Mi padre estaba ocupado con unos documentos, cerca de la ventana.
—¿Por qué a tu papá le gusta asustarnos? —dijo la bonita muchacha, con un suspiro y un leve estremecimiento.
—No le gusta, querida Carmilla; no hay nada tan lejos de su mente.
—¿Tienes tú miedo, querida?
—Tendría mucho si imaginara que había algún peligro real de ser atacada como esa pobre gente.
—¿Tienes miedo de morir?
—Sí, todo el mundo lo tiene.
—Pero morir como pueden morir los amantes… Morir juntos, para vivir juntos. Las muchachas son orugas mientras viven en el mundo, y se convierten en mariposas cuando llega el verano; pero, entretanto, son gorgojos y larvas, ¿sabes?… Cada cual con sus peculiares inclinaciones, necesidades y estructuras. Eso dice Monsieur Buffon, en su gran libro, que está en la habitación de al lado.
El médico vino más tarde, aquel mismo día, y se encerró con papá durante un buen rato.

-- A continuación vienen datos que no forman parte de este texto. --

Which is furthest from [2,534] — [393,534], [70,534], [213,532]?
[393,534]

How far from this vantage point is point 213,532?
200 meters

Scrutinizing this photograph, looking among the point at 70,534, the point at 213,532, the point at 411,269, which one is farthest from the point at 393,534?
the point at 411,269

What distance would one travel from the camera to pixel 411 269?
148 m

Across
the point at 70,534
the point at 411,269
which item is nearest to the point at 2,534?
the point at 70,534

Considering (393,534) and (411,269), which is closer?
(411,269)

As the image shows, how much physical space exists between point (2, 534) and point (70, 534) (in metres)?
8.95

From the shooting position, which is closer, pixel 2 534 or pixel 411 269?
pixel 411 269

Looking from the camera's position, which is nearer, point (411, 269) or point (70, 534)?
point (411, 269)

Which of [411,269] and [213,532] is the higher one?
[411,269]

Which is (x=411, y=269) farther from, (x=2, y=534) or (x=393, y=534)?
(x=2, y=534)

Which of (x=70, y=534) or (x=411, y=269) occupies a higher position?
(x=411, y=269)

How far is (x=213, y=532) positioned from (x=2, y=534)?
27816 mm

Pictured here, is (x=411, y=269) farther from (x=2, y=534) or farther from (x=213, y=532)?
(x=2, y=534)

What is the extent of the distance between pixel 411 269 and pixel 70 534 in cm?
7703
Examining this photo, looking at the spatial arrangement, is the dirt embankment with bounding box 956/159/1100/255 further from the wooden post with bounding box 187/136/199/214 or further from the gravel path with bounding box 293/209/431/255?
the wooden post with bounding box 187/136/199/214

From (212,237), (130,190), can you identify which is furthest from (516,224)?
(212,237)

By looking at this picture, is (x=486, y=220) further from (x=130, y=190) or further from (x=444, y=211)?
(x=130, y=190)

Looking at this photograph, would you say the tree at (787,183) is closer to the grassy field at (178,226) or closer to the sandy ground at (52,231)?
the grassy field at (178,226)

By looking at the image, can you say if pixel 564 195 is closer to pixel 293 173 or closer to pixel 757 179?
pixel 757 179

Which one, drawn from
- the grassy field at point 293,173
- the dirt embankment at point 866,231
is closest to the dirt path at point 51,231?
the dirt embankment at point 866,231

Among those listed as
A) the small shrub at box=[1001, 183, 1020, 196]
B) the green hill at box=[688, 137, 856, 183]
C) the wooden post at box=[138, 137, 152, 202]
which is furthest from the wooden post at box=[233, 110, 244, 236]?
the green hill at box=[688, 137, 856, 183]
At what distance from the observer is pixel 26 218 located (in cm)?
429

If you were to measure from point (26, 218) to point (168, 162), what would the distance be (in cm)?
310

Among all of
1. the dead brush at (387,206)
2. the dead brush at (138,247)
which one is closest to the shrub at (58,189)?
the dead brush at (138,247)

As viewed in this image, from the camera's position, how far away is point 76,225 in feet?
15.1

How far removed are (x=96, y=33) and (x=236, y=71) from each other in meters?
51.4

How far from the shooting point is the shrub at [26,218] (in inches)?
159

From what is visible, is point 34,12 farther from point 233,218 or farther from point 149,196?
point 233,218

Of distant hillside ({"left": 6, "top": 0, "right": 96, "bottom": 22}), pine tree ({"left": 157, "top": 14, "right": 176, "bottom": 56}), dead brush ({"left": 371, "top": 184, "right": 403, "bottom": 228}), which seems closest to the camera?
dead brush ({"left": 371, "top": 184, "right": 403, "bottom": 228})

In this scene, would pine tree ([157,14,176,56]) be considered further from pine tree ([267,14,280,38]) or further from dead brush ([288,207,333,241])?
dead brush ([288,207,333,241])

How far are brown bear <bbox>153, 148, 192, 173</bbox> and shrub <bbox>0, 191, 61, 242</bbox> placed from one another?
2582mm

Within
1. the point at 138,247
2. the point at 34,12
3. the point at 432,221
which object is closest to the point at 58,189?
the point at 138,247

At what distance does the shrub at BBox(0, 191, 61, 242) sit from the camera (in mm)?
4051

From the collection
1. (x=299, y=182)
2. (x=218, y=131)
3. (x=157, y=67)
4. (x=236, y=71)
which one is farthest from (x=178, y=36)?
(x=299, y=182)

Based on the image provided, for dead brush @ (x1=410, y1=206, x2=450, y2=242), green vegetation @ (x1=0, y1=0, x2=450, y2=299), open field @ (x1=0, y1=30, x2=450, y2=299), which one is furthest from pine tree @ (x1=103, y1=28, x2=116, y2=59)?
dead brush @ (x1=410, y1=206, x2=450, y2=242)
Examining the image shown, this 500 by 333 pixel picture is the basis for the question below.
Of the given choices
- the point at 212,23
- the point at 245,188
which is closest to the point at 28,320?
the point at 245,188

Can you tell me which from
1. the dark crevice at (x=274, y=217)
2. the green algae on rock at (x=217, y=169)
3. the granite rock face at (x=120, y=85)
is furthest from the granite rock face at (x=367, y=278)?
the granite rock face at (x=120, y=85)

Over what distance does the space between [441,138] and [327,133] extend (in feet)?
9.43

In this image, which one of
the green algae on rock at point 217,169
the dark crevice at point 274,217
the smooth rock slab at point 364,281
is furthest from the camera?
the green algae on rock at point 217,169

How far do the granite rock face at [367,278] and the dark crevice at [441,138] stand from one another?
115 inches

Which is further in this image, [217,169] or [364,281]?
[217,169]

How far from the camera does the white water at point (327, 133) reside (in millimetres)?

Era un hombre hábil, de sesenta y tantos; llevaba el cabello empolvado y se afeitaba la cara hasta dejarla tan lisa como una calabaza. Él y papá salieron juntos de la habitación, y oí reír a papá, y decir, mientras salían:
—Bueno, me asombra esto en un hombre sensato como usted. ¿Qué me dice de hipogrifos y dragones?
El médico sonreía, y respondió, meneando la cabeza:
—Pese a todo, la vida y la muerte son estados misteriosos, y sabemos poco de los resortes de uno y otro.
Y, con esto, salieron de la habitación, y no oí nada más. No sabía yo entonces qué había estado exponiendo el médico, pero creo que ahora lo adivino.